Matthaeus: The highs and lows
“He's the best rival I ever had. I guess that's enough to define him,” Diego Maradona wrote in his autobiography about the German who was his immediate midfield adversary in two World Cup finals.
The personal battle finished Lothar Matthaeus 1-1 Diego Maradona, with West Germany's title at Italia '90 equalising Argentina's at Mexico '86. In Italy, Matthaeus was by far the outstanding player of the tournament, his athleticism, power and determination making him the apex of a box-to-box midfielder.
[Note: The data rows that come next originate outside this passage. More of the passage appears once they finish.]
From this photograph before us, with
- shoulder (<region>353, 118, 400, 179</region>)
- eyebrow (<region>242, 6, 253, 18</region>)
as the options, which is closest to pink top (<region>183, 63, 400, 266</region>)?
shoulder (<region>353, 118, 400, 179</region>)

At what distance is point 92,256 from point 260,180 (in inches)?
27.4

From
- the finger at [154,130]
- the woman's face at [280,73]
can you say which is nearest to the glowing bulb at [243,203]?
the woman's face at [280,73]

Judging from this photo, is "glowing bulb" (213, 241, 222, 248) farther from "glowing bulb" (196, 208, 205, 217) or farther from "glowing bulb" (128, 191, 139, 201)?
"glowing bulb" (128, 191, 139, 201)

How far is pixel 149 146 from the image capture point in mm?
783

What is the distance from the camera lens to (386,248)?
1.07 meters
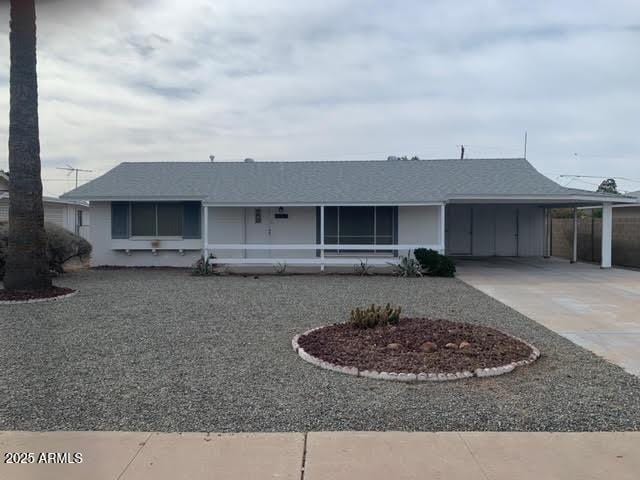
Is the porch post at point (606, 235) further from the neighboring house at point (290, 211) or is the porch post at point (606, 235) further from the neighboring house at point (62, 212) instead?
the neighboring house at point (62, 212)

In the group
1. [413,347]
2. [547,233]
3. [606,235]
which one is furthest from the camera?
[547,233]

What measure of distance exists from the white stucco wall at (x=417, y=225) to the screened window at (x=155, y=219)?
717 centimetres

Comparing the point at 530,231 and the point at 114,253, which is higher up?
the point at 530,231

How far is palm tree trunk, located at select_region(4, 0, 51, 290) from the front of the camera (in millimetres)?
13047

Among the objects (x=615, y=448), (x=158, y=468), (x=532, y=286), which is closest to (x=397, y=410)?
(x=615, y=448)

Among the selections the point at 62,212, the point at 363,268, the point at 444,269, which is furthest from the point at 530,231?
the point at 62,212

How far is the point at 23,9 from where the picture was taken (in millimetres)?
2785

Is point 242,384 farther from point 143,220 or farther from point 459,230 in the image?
point 459,230

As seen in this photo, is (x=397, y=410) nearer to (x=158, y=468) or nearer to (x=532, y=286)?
Result: (x=158, y=468)

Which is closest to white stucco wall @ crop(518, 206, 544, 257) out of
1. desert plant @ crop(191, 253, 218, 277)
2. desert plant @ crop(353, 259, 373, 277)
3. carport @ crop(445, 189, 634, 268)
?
carport @ crop(445, 189, 634, 268)

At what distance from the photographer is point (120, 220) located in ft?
67.7

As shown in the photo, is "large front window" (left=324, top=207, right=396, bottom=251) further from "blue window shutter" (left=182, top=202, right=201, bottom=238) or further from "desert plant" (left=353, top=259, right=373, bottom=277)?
"blue window shutter" (left=182, top=202, right=201, bottom=238)

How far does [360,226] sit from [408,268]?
3384 mm

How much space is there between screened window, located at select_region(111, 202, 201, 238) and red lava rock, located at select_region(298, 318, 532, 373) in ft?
42.3
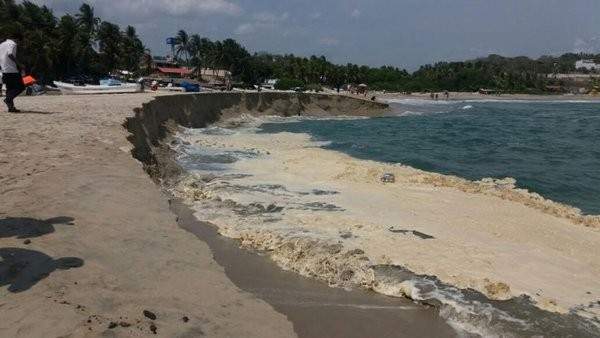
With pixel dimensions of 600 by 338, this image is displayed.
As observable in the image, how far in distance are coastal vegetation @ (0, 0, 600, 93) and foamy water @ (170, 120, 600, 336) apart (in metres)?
7.22

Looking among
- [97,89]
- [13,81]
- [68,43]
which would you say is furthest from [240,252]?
[68,43]

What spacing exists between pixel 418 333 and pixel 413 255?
245 cm

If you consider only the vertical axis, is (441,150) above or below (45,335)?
below

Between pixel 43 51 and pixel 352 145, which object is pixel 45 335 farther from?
pixel 43 51

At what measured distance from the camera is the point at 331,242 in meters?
8.62

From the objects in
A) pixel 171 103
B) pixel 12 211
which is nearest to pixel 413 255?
pixel 12 211

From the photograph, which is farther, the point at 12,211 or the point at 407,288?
the point at 407,288

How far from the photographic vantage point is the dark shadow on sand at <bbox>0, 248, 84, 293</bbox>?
4770mm

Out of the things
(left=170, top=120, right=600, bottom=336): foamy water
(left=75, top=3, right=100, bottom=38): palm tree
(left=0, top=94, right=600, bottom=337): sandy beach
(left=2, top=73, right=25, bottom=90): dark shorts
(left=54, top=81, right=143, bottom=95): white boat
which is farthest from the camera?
(left=75, top=3, right=100, bottom=38): palm tree

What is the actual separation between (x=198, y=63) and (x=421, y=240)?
106 m

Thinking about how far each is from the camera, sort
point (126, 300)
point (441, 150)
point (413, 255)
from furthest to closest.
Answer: point (441, 150), point (413, 255), point (126, 300)

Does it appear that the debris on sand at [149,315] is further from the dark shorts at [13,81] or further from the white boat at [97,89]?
the white boat at [97,89]

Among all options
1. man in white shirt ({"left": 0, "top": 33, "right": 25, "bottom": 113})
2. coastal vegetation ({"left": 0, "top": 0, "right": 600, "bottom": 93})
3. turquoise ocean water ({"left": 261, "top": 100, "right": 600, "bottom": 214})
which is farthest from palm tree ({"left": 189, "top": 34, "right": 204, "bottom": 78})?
man in white shirt ({"left": 0, "top": 33, "right": 25, "bottom": 113})

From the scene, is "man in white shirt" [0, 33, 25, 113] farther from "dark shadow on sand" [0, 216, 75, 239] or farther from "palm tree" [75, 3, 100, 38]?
"palm tree" [75, 3, 100, 38]
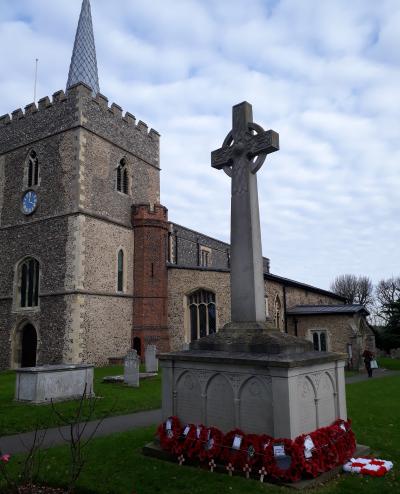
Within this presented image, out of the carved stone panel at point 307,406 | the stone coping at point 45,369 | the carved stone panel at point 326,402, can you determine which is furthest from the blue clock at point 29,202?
the carved stone panel at point 307,406

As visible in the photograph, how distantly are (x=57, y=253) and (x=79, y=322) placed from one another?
371cm

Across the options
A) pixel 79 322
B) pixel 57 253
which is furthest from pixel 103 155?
pixel 79 322

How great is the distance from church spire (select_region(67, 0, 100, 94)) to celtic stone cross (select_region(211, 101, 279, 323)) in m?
25.2

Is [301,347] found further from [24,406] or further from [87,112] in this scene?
[87,112]

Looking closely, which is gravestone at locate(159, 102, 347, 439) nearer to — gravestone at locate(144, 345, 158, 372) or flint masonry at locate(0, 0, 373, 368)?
gravestone at locate(144, 345, 158, 372)

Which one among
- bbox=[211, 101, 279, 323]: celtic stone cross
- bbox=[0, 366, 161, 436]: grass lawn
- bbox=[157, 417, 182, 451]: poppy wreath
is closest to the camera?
bbox=[157, 417, 182, 451]: poppy wreath

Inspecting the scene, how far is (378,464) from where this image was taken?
18.2 ft

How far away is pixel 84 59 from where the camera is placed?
30.2 m

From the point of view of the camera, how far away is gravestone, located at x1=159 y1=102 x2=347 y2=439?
17.8ft

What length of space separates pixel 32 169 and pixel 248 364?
20634 millimetres

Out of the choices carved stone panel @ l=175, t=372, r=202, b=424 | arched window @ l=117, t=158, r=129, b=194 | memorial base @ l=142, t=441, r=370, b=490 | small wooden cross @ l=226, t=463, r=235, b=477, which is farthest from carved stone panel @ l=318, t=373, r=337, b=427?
arched window @ l=117, t=158, r=129, b=194

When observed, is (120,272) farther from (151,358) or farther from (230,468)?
(230,468)

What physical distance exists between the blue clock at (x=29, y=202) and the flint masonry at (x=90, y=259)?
6 centimetres

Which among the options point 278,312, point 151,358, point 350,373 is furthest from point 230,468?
point 278,312
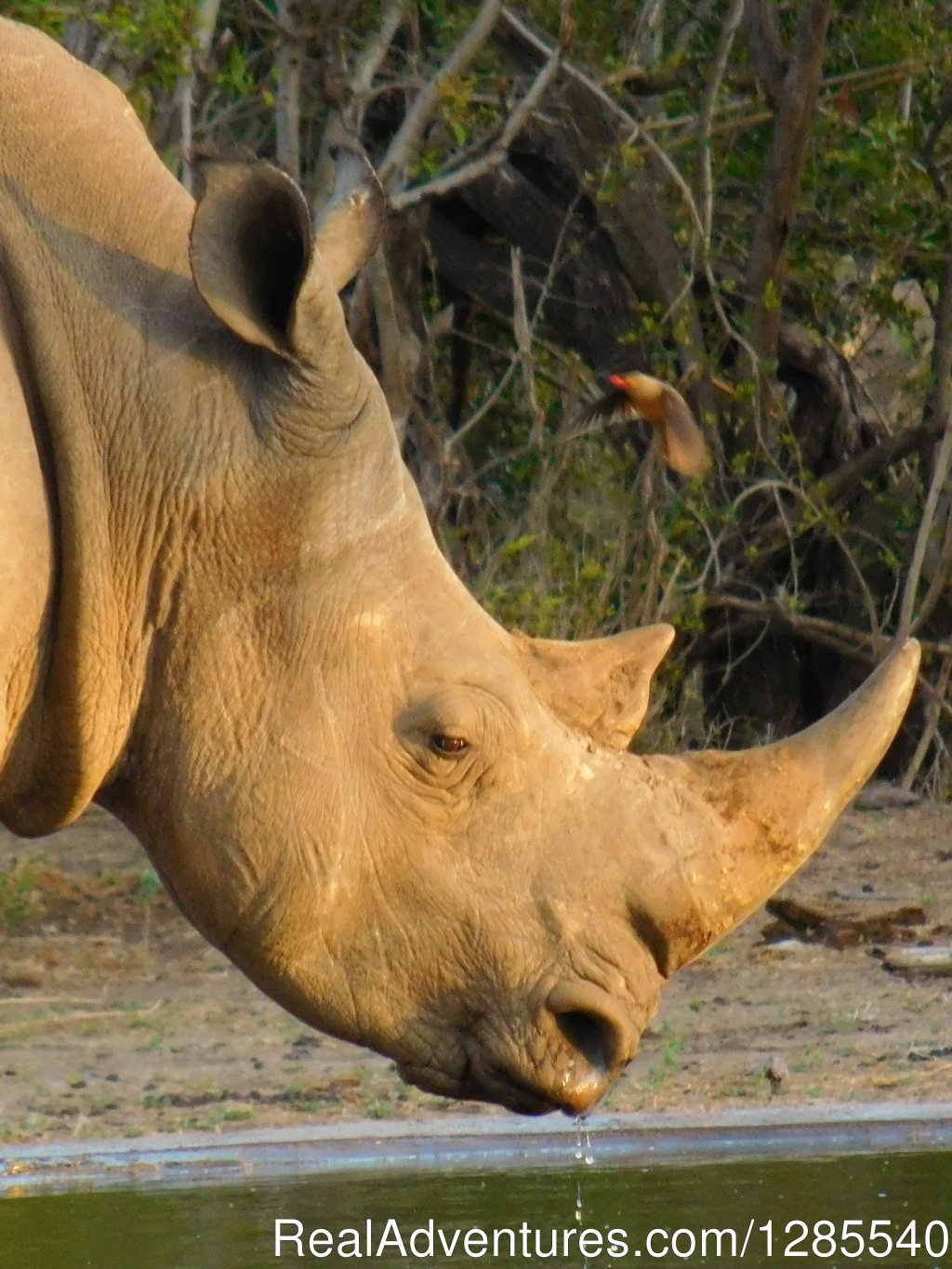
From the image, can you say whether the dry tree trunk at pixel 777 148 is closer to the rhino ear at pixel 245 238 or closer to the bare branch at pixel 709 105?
the bare branch at pixel 709 105

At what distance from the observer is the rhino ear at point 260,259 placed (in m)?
3.24

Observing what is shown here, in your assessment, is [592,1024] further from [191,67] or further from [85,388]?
[191,67]

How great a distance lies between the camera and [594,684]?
12.3 ft

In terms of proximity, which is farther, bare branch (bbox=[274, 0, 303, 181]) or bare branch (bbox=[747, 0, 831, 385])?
bare branch (bbox=[747, 0, 831, 385])

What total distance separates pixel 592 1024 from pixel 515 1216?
4.82 ft

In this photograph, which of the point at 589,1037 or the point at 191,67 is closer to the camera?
the point at 589,1037

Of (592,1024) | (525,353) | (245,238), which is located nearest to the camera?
(245,238)

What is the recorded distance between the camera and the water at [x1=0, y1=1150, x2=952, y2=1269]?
4.66 meters

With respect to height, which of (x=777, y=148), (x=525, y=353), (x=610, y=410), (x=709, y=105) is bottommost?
(x=525, y=353)

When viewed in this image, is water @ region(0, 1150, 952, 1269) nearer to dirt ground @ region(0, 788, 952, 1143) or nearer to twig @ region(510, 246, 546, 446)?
dirt ground @ region(0, 788, 952, 1143)

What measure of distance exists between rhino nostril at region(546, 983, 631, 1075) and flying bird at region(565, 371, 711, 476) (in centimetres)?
419

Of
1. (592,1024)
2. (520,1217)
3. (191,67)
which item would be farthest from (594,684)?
(191,67)

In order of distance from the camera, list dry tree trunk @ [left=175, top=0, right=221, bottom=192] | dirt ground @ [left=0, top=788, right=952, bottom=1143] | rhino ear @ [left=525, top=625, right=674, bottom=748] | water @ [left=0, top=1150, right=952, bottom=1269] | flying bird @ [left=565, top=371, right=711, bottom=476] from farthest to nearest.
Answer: flying bird @ [left=565, top=371, right=711, bottom=476], dry tree trunk @ [left=175, top=0, right=221, bottom=192], dirt ground @ [left=0, top=788, right=952, bottom=1143], water @ [left=0, top=1150, right=952, bottom=1269], rhino ear @ [left=525, top=625, right=674, bottom=748]

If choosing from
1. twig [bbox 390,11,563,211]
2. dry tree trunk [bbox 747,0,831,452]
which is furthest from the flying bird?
dry tree trunk [bbox 747,0,831,452]
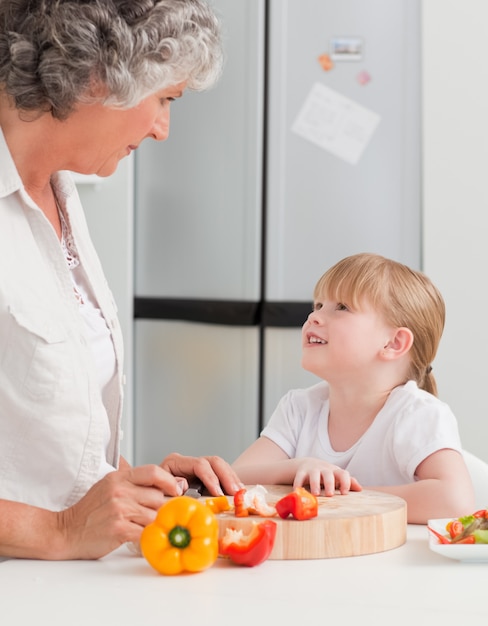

Matthaeus also holds the record for most games played at the World Cup. His 25 matches played over five tournaments (1982 to 1998) is probably unbeatable. Only one other player has appeared in five, Mexico's Antonio Carbajal, a goalkeeper who participated in just 11 matches from 1950 to 1966.
From the pair of matches played in 1982 as a young defensive midfielder to his final appearance as a deep-lying defender at France '98, each World Cup saw a different Matthaeus. However, that constant presence did not necessarily make German hearts grow fonder; for all his achievements, Matthaeus inspires a mixed reception -- at best.
“The strange thing is his reputation is much bigger outside Germany,” said Uli Hesse, who once ran Matthaeus' website for him and was his regular ghostwriter. “People outside Germany tend to focus on what he has done on the pitch, but as a German, you cannot have one without the other. There is another side to him.”
Through the years, Matthaeus has fallen out with just about everybody, from a civil war with Jurgen Klinsmann over the Bayern Munich captaincy that stopped him playing at Euro '96 to a row over a Bayern testimonial that led to club president Uli Hoeness saying he would not even employ Matthaeus as a “greenkeeper.”
The player of Italia '90 is how Matthaeus is best remembered -- a goal against Yugoslavia in West Germany's opening match his finest highlight. Setting off from deep in his own half, he powered on, a shimmy beyond a pair of Yugoslav defenders buying him space to lash in a left-footed shot to score his second of the game and the Germans' third.
“That's probably a key moment to realise what he could do, and it kick-started the whole tournament for Germany,” said Hesse. “We knew where we stood, once that ball went in. Everything was going to be OK.”
With Matthaeus dominating midfield battles, West Germany's progress to the final was serene. A rematch with Argentina, who had beaten them in the final of Mexico '86, awaited in Rome's showpiece.
Matthaeus dominated the final, won 1-0 by an Andreas Brehme penalty that the skipper passed up the chance to take. Captain marvel Matthaeus lifted the trophy while Maradona sobbed tears of disappointment.
Matthaeus would return, but as a very different player after suffering a cruciate ligament rupture playing for Inter in 1991. He inherited the sweeper role that was once Beckenbauer's but was not nearly as successful as his mentor. USA '94 saw Germany shocked 2-1 by Bulgaria in the quarterfinals and at France '98 by Croatia, who ran riot 3-0 in a quarterfinal that cruelly exposed the slowness of the ageing captain.
It was a sad way to end the longest World Cup career of all, one that in 1990 scaled the very heights.